Learning boundaries is one of Clark's current tasks.
"I have learned to say no to a lot of things," agreed Clark, "but I need someone to tell me when someone is not safe.
"I don't want to go out with anyone unless my mom is there because guys can take advantage of you big time real quick."
Clark wants desperately to be independent, but she knows that's not likely.
"I jump in to do something, but I don't know what I'm doing," she said, "and it always turns out to be a disaster."
One of the first children in Montana to be diagnosed with FAS, Clark combines an impulsive nature with impaired judgment.
She gets tremendously frustrated when she can't do what she wants, when she can't do what others seem to do so easily.
"I'm tired of people telling me what to do or putting words in my mouth," she exploded at Howanach during a recent interview.
"I have my own opinions, and people aren't going to change my mind by putting words in my mouth," she snapped.
But under Howanach's questioning, Clark admitted she lies at times.
"A lot of these kids are tired of being 12, 15, 20 steps behind anyone else and they'll lie to make themselves look better," explained Hayne.
Clark also admitted she has stolen money.
"If there's not a definite physical connection to somebody, they think it's OK to take it," said Hayne "It's not stealing.
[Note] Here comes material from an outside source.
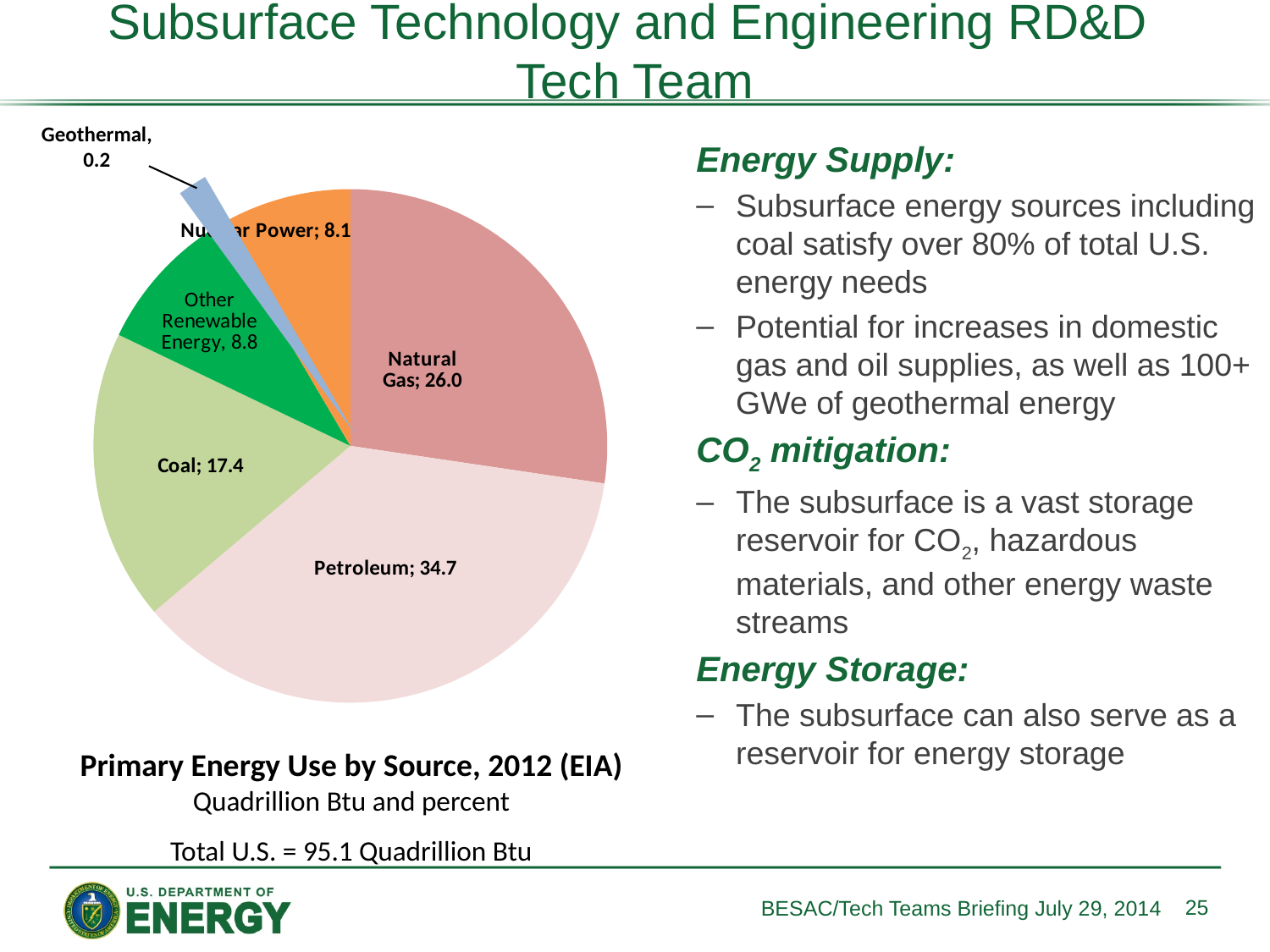
What is the value for Coal in the pie chart? 17.4 Which energy source has the largest slice of the pie chart? Petroleum What is the difference between the Petroleum and Natural Gas values in the pie chart? 8.7 What is the difference between the Coal and Nuclear Power values in the pie chart? 9.3 Which energy source has the smallest slice of the pie chart? Geothermal Which is larger in the pie chart, Other Renewable Energy or Nuclear Power? Other Renewable Energy What is the value for Petroleum in the pie chart? 34.7 What is the value for Natural Gas in the pie chart? 26.0 What is the value for Geothermal in the pie chart? 0.2 What kind of chart is shown on the slide? Pie chart How many energy source categories are shown in the pie chart? 6 What is the title of the pie chart? Primary Energy Use by Source, 2012 (EIA)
It's like me taking a newspaper off a chair in an airport — it isn't mine, but I assume it was left behind so it's OK to take it."
And Clark worries about what will happen to her when Howanach is no longer around to guide and protect her.
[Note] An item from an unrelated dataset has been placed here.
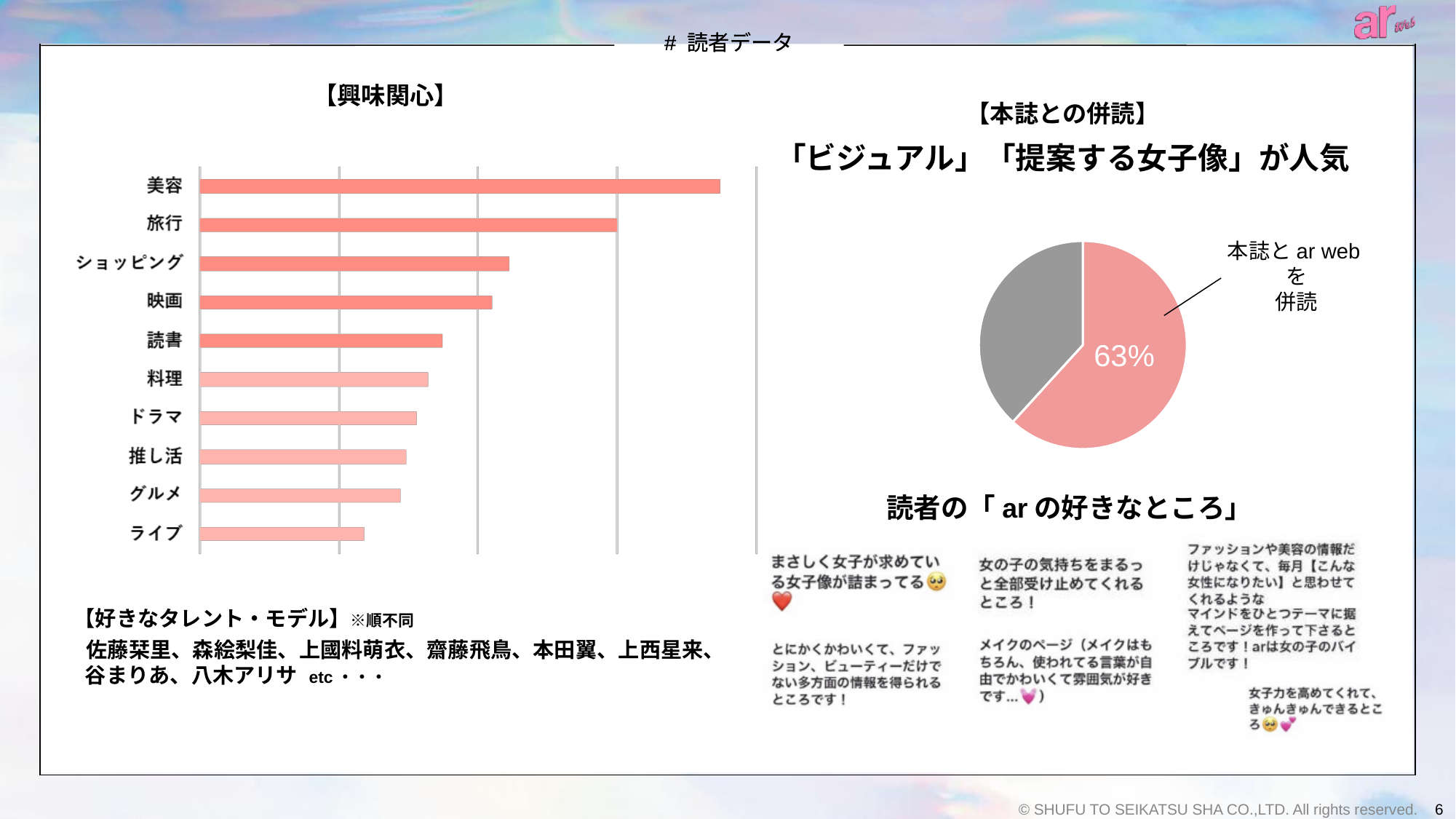
In the 【興味関心】 bar chart, which category has the longest bar? 美容 What is the title of the bar chart on the left of the slide? 【興味関心】 How many categories are shown in the 【興味関心】 bar chart? 10 In the 【興味関心】 bar chart, which is larger, 映画 or 料理? 映画 What kind of chart is the 【興味関心】 chart on the left? bar chart In the 【興味関心】 bar chart, do the bar lengths increase or decrease going from the top category to the bottom category? decrease In the 【興味関心】 bar chart, which is larger, 旅行 or ショッピング? 旅行 How many slices does the 【本誌との併読】 pie chart have? 2 What kind of chart is the 【本誌との併読】 chart on the right? pie chart In the 【本誌との併読】 pie chart, what colour is the slice labelled 63%? pink In the 【興味関心】 bar chart, which category has the shortest bar? ライブ In the 【本誌との併読】 pie chart, what share of readers read both 本誌 and ar web (本誌と ar web を併読)? 63%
For all her problems and worries, Clark is an amazing success story.
When she was born Nov. 5, 1976, she was two months premature and weighed less than 3 pounds, 2 ounces.
She remained in the hospital for 39 days. On Feb. 3, 1977, Clark's doctor noted: "This patient was a markedly premature child, Mother was an alcoholic, drank a lot. This may have something to do with the child's condition at the present."
At a year and a half, Clark was diagnosed with what was then called fetal maternal syndrome.
Social workers placed the child with Howanach in 1982, but said it wasn't likely she would be able to absorb an education.
"She had an attention span of no more than a minute," said Howanach. "She was a truly hyperactive person — she was just swinging from the chandeliers."
But after years of hard work, Clark graduated from C.M. Russell High School and reads at about a sixth- grade level, according to her foster mom.
"That was hard," said Clark. "My reaction time was different. I was in a special education class, but it seemed that all the kids were two or three steps ahead of me.
"They always seemed to have the answers when I didn't."
Some of Clark's progress was because her foster mom worked with her, using simpler teaching tools. FAS children do better with art, music and tactile sensations than with concepts like English and math.
Howanach emphasizes structure, going over each step of a simple process: how to cook spaghetti, answer a phone, do laundry.
Stress is particularly hard for Clark to handle, as she found out when she got a job as a dishwasher.
"I couldn't keep up with my job, and I broke two or three dishes," she said. "I was hanging in there for a while, but I kept getting behinder and behinder and finally I just crash bombed."
Clark has made contact with her birth mother in telephone conversations that were painful to both.
"It was a lot more than I could handle," said Clark. "When she started to talk to me about her drinking, I went over the edge and had to give myself space to deal with my emotions.
"And she was crying so hard I couldn't really understand her."
Now Clark has started her own business — she walks dogs for a small fee.
And she uses the money to further what she has become her life mission: to educate the public about fetal alcohol syndrome.
"Having fetal alcohol syndrome makes you feel like an animal all penned up in a big cage with a chain around its neck," said Clark.
"But when the cage door is opened and the chain drops off your neck, you're afraid to go too far from the cage," she said. "At least it's safe in there."